Queens Park Rangers Football Club is delighted to announce that we have agreed a new two-year extension to our sponsorship deal with Sellotape.
The lucrative deal will see Sellotape's famous blue and yellow logo on the players' home and away shirts for the next two campaigns, creating awareness on a massive scale.
It will provide extensive media exposure for the brand in the national press, on television and via worldwide internet coverage.
We are also very pleased to announce that Sellotape will now sponsor the School End Stand at Loftus Road.
Speaking to www.qpr.co.uk, Colin Gadd, Sales Director at Henkel, owners of Sellotape, commented: "Sellotape are very pleased to have secured this two-year extension to our agreement with both shirt sponsorship and ground advertising.
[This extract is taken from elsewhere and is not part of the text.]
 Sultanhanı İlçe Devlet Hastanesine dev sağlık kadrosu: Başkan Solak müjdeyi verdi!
"We are also delighted at the response to our Pritt half-time competition, which gives boys and girls from schools in the area the chance to play on the famous Loftus Road pitch, as well as potentially winning their school £1,000 worth of Art and Craft products.
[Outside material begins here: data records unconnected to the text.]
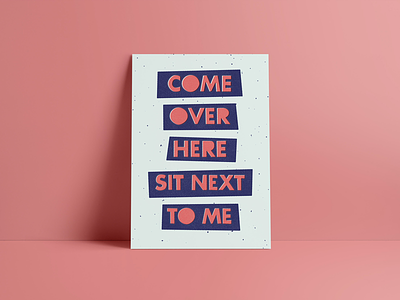 Sit Next to Me foster the people lettering lyrics misprint personal project postcard print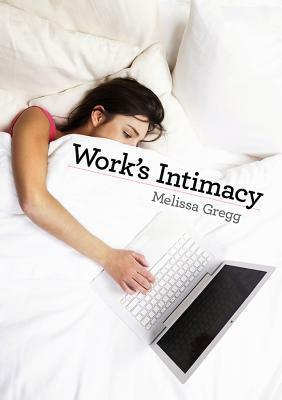 Work's Intimacy by Melissa Gregg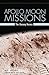 Apollo Moon Missions: The Unsung Heroes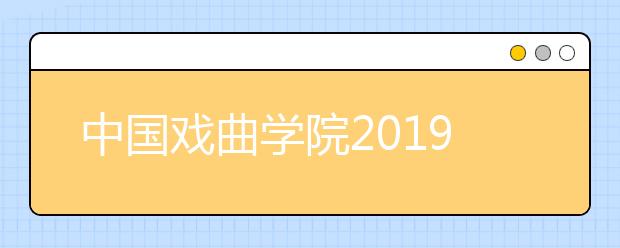 中国戏曲学院2019年本科招生专业考试拉开帷幕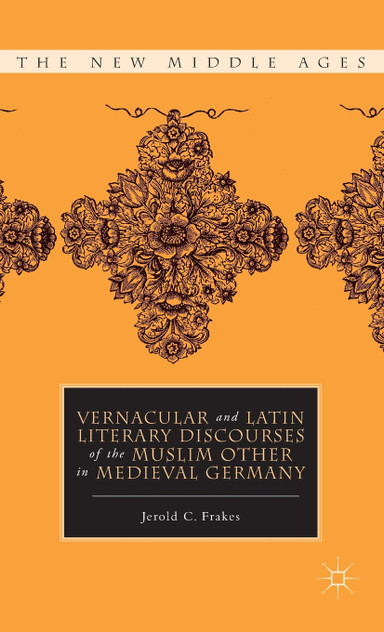 Vernacular and Latin Literary Discourses of the Muslim Other in Medieval Germany Vernacular and Latin Literary Discourses of the Muslim Other in Medieval Germany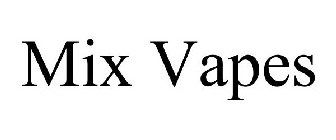 MIX VAPES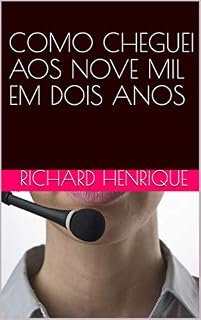 Livro COMO CHEGUEI AOS NOVE MIL EM DOIS ANOS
"We wish John Gregory and the team every success for the season ahead and hope, as al Rangers fans do, that we can push forward towards the Premiership dream."
R's Commercial & Communications Director, Paul Parker, added: "We are delighted to continue our fruitful working relationship with Sellotape.
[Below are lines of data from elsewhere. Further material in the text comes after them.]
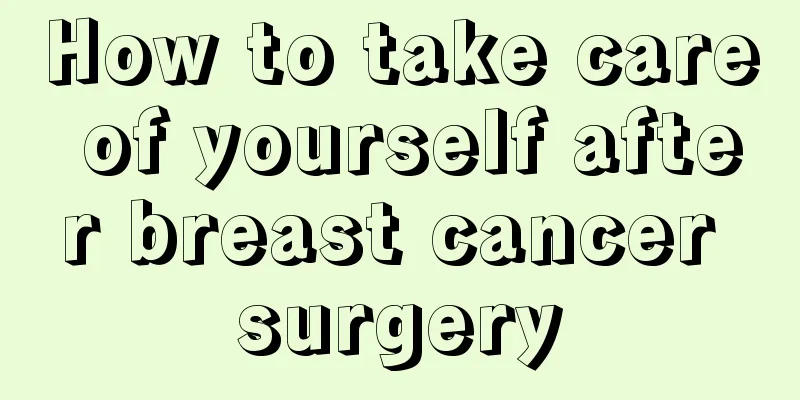 How to take care of yourself after breast cancer surgery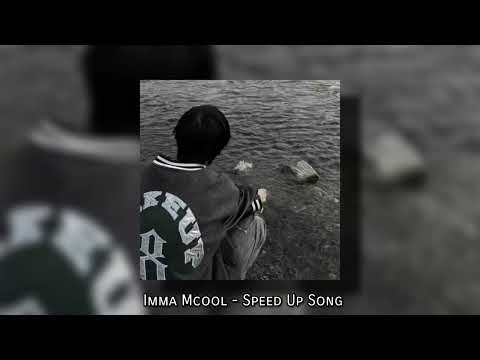 កុំហាមបងមិនឲ្យស្រលាញ់ - Imma Mcool (Speed Up Song)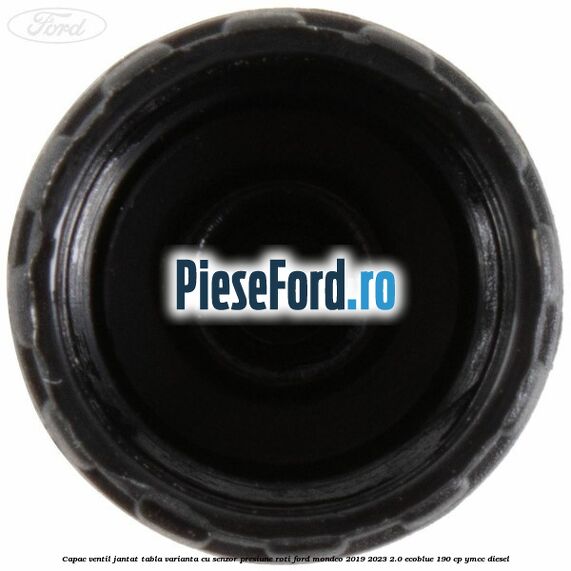 Capac ventil jantat tabla, varianta cu senzor presiune roti Ford Mondeo 2019-2023 2.0 EcoBlue 190 cp YMCC diesel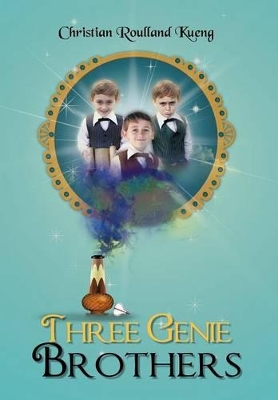 Three Genie Brothers by Christian Roulland Kueng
"Sellotape is one of this country's most recognisable and well-known products and we're delighted to be associated with them.''
Sellotape was first launched in to the stationery trade in the 1930's and has become the leading brand of clear adhesive tape. The word Sellotape even has its own entry in the Oxford English Dictionary as a brand name.
It has been featured in the 'Superbrands' book of the world's greatest brands and 71 per-cent of UK consumers will buy Sellotape in preference to other brands of sticky tape.
The Sellotape brand is the favourite Cellulose tape throughout Europe. It is the number one office tape in the UK and Ireland.
Outside Europe, Sellotape is the clear brand leader in New Zealand and number two in South Africa.